La science moderne se propose pour objet d'étude tout phénomène sujet à l'observation. Mais la psychologie reste une science molle. Etant, à la base, quelqu'un de formation scientifique, j'ai vite senti le besoin d'aller causer avec un Saïd de mon entourage. Pas de chance. Aucun membre de ma grande famille n'a eu l'idée de prénommer un de ses enfants Saïd. Alors, j'ai fermé hermétiquement les yeux pour faire fonctionner ce coin de ma tête réservé aux anciens camarades de classe pour voir s'il y avait quelqu'un portant ce prénom. Et là encore, pas de chance.
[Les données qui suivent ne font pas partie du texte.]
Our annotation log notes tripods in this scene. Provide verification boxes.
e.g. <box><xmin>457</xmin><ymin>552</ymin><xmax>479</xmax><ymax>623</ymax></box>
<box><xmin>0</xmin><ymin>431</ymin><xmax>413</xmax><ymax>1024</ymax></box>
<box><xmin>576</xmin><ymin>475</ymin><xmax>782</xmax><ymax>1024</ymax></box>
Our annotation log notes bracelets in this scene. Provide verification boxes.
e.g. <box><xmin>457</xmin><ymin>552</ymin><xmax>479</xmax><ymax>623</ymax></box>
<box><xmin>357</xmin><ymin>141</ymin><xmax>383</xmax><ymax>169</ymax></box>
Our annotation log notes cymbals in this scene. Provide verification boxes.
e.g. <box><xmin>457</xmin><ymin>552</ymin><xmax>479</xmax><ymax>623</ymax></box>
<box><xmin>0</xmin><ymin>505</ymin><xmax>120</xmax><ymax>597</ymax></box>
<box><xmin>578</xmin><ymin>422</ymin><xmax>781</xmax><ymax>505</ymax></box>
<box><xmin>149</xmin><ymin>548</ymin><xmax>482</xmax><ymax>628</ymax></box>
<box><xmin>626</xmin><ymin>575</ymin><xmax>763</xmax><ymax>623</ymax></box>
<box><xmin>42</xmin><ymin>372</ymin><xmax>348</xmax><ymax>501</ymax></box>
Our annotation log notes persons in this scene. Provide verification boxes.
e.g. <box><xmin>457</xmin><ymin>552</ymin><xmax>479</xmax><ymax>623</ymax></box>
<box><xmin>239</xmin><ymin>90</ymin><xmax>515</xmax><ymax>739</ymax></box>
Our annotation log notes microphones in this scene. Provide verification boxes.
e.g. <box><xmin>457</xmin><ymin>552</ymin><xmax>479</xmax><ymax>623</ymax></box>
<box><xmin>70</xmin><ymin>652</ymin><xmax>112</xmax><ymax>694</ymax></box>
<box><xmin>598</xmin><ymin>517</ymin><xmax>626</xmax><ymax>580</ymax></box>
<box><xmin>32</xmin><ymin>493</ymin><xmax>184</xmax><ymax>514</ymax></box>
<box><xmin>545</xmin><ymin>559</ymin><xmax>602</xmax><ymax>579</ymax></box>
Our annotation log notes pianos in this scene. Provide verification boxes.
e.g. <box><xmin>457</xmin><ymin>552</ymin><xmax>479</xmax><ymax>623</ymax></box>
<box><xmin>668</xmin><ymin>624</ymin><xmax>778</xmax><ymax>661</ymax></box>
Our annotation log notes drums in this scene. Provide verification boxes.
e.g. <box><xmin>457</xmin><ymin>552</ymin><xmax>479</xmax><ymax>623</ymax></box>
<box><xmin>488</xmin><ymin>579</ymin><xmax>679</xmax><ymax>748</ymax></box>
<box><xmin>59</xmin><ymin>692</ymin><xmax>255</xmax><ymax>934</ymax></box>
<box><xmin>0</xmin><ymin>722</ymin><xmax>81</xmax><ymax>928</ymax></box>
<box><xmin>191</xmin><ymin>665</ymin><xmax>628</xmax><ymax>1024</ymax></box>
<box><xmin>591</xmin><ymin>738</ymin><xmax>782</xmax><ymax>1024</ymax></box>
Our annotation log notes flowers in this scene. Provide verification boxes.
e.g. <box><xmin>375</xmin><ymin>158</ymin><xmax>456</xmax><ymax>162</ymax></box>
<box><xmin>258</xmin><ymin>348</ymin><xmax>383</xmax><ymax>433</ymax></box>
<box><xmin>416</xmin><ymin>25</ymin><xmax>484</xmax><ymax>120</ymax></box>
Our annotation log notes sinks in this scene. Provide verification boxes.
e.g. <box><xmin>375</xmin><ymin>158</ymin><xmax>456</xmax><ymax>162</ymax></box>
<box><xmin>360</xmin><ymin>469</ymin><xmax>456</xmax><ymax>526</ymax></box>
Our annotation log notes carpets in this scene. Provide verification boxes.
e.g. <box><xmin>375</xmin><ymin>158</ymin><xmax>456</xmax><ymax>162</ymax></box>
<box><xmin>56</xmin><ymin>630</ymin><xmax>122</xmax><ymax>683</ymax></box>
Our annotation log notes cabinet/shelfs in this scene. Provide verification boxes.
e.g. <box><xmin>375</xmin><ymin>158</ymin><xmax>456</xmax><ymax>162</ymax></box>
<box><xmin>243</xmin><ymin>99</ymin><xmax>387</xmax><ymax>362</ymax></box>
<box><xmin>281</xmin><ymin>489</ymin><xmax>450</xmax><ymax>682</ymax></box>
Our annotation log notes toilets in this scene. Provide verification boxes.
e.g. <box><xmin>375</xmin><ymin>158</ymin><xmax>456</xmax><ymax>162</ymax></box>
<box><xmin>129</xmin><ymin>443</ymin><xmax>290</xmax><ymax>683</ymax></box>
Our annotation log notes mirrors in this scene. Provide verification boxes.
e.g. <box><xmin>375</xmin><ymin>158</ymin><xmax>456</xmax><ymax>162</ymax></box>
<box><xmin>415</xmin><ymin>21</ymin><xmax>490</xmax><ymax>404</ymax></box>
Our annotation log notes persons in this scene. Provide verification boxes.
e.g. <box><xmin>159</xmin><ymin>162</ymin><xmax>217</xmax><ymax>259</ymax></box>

Toujours les yeux fermés, une voix surgit de nulle part pour me rappeler que Socrate a dit : La vision de l'esprit ne devient perçante que lorsque celle des yeux commence à baisser, et je me suis dit : Et si on ajoutait à Saïd le nom de Bouteflika ?!

Trêve de plaisanterie. Saïd Bouteflika est une personne physique jouissante de tous les droits que la citoyenneté algérienne procure. Saïd Bouteflika peut se plaindre, et quand on est celui qui accompagne le président au bureau de vote, se plaindre devient synonyme de poursuivre en justice. Aujourd'hui, a-t-on besoin du courage pour critiquer Saïd ? Epiloguer sur Saïd, est-ce preuve de bravoure ? Oh que non. Il est plus que curieux de voir le concert de mauvais propos tenus sur Saïd depuis déjà bien des années. Jamais un homme en Algérie n'a fait l'objet de plus d'invectives. Ce qui m'amène naturellement à penser que continuer à critiquer Saïd et ses semblables ne ferait réellement que sublimer notre faiblesse nous qui sommes entièrement à l'extérieur, loin, très loin de Kasr El-Mouradia. Il y a un flagrant dysfonctionnement à tous les niveaux dans l'Algérie d'aujourd'hui. A commencer par moi. Jeune, beau, extraordinairement magnifique et magnifiquement extraordinaire. Ma vocation, en cette période de ma vie, n'est-elle pas celle de ne laisser aucun entrejambe refroidir ? Allah yahdina.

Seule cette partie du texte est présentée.